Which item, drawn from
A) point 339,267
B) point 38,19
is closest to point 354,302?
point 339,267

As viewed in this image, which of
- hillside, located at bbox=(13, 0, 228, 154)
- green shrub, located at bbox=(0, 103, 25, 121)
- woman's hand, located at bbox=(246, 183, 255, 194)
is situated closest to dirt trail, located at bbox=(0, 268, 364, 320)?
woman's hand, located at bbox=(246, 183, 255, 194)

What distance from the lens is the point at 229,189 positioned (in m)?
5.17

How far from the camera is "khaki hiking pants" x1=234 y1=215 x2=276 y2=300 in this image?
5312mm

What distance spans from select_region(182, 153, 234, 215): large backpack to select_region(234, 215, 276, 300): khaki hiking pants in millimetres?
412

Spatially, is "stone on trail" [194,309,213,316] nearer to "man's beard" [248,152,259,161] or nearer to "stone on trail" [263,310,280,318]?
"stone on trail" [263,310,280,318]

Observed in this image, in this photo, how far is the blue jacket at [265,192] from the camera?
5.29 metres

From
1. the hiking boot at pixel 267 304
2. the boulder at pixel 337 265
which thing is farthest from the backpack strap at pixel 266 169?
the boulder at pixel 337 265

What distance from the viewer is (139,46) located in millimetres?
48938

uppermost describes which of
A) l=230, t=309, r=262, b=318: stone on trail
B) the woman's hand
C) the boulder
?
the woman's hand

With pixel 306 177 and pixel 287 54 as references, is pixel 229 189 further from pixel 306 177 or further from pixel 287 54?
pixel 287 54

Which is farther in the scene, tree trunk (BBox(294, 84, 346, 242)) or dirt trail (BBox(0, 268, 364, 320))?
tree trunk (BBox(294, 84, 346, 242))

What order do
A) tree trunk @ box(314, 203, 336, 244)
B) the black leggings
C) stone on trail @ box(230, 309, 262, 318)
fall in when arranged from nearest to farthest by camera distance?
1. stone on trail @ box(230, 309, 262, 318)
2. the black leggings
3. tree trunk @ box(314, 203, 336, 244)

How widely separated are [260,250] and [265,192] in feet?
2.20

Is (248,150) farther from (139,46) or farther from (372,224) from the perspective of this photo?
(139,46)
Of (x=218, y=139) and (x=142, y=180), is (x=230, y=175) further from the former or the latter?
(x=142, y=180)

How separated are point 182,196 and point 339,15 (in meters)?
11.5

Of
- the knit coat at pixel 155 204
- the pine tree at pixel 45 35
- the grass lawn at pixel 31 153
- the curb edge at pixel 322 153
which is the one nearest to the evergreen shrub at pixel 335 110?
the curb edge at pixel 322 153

--

◆ **Exercise description**
Can you rewrite the lines above as a numbered list, leaving out the blank ones?

◆ **Response to this exercise**
1. Which item, drawn from
2. A) point 339,267
3. B) point 38,19
4. is closest to point 354,302?
5. point 339,267
6. As viewed in this image, which of
7. - hillside, located at bbox=(13, 0, 228, 154)
8. - green shrub, located at bbox=(0, 103, 25, 121)
9. - woman's hand, located at bbox=(246, 183, 255, 194)
10. is situated closest to dirt trail, located at bbox=(0, 268, 364, 320)?
11. woman's hand, located at bbox=(246, 183, 255, 194)
12. What distance from the lens is the point at 229,189 positioned (in m)?
13. 5.17
14. How far from the camera is "khaki hiking pants" x1=234 y1=215 x2=276 y2=300 in this image?
15. 5312mm
16. What distance spans from select_region(182, 153, 234, 215): large backpack to select_region(234, 215, 276, 300): khaki hiking pants in millimetres?
17. 412
18. Spatially, is "stone on trail" [194,309,213,316] nearer to "man's beard" [248,152,259,161] or nearer to "stone on trail" [263,310,280,318]?
19. "stone on trail" [263,310,280,318]
20. Observed in this image, in this photo, how far is the blue jacket at [265,192] from the camera?
21. 5.29 metres
22. From
23. 1. the hiking boot at pixel 267 304
24. 2. the boulder at pixel 337 265
25. which thing is farthest from the backpack strap at pixel 266 169?
26. the boulder at pixel 337 265
27. What distance from the viewer is (139,46) located in millimetres?
28. 48938
29. uppermost describes which of
30. A) l=230, t=309, r=262, b=318: stone on trail
31. B) the woman's hand
32. C) the boulder
33. ?
34. the woman's hand
35. With pixel 306 177 and pixel 287 54 as references, is pixel 229 189 further from pixel 306 177 or further from pixel 287 54?
36. pixel 287 54
37. Which is farther in the scene, tree trunk (BBox(294, 84, 346, 242)) or dirt trail (BBox(0, 268, 364, 320))?
38. tree trunk (BBox(294, 84, 346, 242))
39. What order do
40. A) tree trunk @ box(314, 203, 336, 244)
41. B) the black leggings
42. C) stone on trail @ box(230, 309, 262, 318)
43. fall in when arranged from nearest to farthest by camera distance?
44. 1. stone on trail @ box(230, 309, 262, 318)
45. 2. the black leggings
46. 3. tree trunk @ box(314, 203, 336, 244)
47. How widely separated are [260,250] and [265,192] in feet?
48. 2.20
49. Is (248,150) farther from (139,46) or farther from (372,224) from the perspective of this photo?
50. (139,46)
51. Of (x=218, y=139) and (x=142, y=180), is (x=230, y=175) further from the former or the latter?
52. (x=142, y=180)
53. How separated are point 182,196 and point 339,15 (in meters)?
54. 11.5
55. Of
56. - the knit coat at pixel 155 204
57. - the pine tree at pixel 45 35
58. - the grass lawn at pixel 31 153
59. - the curb edge at pixel 322 153
60. which is the one nearest to the evergreen shrub at pixel 335 110?
61. the curb edge at pixel 322 153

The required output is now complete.